# Selected passage
The three-sentence passage from Kastenbaum, then, is aimed at true believers’ unwillingness to even consider evidence that there might not be an afterlife, which is an anti-scientific attitude to a disputed question. The “self-correcting, realistic scientific approach” to which Kastenbaum’s passage refers is one that considers the total available relevant evidence, not just the evidence that might be taken to support one’s existing views. The passage thus calls out true believers’ propensity to cherry-pick evidence that they think confirms what they already believe while ignoring contrary evidence. Their failure to consider all of the relevant evidence is just a tacit admission that the evidence does not matter to them—survivalist true believers are going to believe what they believe whatever the evidence.
After summarizing a Long Island University study on how anxiety about death (and other threats) affected college students’ degree of belief in an afterlife (Osarchuk & Tatz, 1973), the mouthpiece that Sommer calls “Kastenbaum’s disbelieving protagonist” (more on that below) refers to Kastenbaum’s real-life psychological research findings (whose key points I’ve underlined):
One of my own studies approaches this question from a different angle. I have put the following [thirteen] questions (in addition to age, sex and religious affiliation) to health-care professionals as well as to college students. …
What most interest us is the attitude of those who not only believe in an afterlife but who also declare that they are ‘completely sure’. Almost all of the ‘completely sure’ believers report that this belief has been with them since childhood, associated with their religious upbringing. They had not come to this belief out of careful, systematic examination (again: the phenomenon of people taking less care sorting the evidence for their beliefs on ultimate matters than they do when purchasing a used car!) The rare person who came to certitude about the afterlife ‘through philosophical anguish’ did so because life would seem to be ‘without purpose—without God’ unless such a belief could be held. Nobody has yet explained firm acceptance of survival in terms of evidence they have examined or logical analyses of the possibilities. Rather, they were ‘infused with a gift of faith at baptism’ or through ‘scripture—promise and proof of Heaven, everlasting life’.

Data listing
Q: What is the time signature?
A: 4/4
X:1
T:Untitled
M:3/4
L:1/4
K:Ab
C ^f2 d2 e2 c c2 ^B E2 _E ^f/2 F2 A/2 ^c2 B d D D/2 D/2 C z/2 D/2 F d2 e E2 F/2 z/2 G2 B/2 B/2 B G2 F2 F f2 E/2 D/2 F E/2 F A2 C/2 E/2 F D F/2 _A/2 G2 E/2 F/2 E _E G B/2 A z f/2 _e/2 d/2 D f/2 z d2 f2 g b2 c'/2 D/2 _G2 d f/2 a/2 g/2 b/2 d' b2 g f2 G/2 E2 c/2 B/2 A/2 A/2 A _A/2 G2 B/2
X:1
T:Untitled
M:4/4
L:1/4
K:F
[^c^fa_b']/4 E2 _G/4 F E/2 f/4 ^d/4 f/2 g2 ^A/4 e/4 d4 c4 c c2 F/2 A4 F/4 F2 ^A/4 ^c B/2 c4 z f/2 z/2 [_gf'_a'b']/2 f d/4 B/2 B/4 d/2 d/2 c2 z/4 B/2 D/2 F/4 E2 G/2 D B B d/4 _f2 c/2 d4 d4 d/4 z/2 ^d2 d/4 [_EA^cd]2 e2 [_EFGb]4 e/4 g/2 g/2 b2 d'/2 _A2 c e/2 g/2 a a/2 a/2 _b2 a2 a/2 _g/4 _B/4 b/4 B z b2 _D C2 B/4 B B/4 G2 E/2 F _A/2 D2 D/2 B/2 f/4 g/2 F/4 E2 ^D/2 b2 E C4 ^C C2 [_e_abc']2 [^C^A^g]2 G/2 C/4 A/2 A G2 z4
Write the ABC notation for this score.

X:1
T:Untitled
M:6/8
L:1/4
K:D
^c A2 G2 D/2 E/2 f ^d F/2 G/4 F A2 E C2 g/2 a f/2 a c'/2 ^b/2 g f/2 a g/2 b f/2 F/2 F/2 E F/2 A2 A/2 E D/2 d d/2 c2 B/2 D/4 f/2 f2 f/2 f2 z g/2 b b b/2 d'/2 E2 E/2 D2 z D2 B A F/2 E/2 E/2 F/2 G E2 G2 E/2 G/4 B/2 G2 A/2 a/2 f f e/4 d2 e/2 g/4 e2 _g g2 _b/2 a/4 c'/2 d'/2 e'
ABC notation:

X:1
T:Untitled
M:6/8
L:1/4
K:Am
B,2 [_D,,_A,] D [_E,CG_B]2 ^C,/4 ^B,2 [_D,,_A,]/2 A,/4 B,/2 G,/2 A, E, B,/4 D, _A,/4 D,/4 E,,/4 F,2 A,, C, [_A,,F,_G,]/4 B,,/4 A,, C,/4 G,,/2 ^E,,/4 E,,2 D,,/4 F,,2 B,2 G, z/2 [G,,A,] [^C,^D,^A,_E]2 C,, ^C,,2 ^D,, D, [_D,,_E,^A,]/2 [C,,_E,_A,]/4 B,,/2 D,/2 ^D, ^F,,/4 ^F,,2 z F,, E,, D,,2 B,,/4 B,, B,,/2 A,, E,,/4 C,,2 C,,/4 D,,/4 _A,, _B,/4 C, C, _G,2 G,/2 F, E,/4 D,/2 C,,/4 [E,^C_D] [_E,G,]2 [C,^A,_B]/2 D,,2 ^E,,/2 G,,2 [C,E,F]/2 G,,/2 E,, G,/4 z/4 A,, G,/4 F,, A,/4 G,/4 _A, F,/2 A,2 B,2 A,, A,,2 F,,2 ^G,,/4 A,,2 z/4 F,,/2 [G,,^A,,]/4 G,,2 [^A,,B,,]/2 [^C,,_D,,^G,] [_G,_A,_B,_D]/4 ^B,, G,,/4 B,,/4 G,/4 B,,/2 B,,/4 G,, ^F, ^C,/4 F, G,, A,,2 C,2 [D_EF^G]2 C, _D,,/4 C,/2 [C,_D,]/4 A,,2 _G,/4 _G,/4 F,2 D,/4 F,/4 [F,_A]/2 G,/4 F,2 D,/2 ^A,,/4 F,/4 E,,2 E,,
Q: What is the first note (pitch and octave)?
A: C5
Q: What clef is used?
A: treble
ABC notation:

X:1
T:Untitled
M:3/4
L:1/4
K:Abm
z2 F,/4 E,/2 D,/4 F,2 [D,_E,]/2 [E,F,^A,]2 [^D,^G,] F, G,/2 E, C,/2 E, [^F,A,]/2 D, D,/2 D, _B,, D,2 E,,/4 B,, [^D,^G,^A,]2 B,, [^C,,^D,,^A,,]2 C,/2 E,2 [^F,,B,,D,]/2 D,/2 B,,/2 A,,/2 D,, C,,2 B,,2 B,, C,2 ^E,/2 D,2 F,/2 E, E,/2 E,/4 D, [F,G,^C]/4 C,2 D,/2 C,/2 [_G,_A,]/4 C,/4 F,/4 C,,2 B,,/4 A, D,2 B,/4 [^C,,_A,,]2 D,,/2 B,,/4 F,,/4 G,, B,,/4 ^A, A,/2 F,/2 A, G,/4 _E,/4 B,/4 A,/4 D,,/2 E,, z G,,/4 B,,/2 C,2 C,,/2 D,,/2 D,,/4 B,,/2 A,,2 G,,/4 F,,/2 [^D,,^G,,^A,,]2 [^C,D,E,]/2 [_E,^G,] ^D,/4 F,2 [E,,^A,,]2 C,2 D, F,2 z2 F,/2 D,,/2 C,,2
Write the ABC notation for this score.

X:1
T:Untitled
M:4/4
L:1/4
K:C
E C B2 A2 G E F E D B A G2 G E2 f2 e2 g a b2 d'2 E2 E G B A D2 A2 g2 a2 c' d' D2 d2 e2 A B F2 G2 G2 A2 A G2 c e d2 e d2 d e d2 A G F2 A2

# Tasks to perform
1. Answer these questions on the passage on afterlife belief:
(a) Which university conducted the study on how anxiety about death affected college students' degree of belief in an afterlife?
(b) Besides college students, to whom did Kastenbaum put his questions?
(c) Since when do almost all of the "completely sure" believers report having held their belief?
2. Retype the part of the passage on afterlife belief that opens with the words containing "The three-sentence passage" and closes with "whatever the evidence.".

# Answers for this exercise
1.
(a) Long Island University.
(b) Health-care professionals.
(c) Since childhood.

2.
The three-sentence passage from Kastenbaum, then, is aimed at true believers’ unwillingness to even consider evidence that there might not be an afterlife, which is an anti-scientific attitude to a disputed question. The “self-correcting, realistic scientific approach” to which Kastenbaum’s passage refers is one that considers the total available relevant evidence, not just the evidence that might be taken to support one’s existing views. The passage thus calls out true believers’ propensity to cherry-pick evidence that they think confirms what they already believe while ignoring contrary evidence. Their failure to consider all of the relevant evidence is just a tacit admission that the evidence does not matter to them—survivalist true believers are going to believe what they believe whatever the evidence.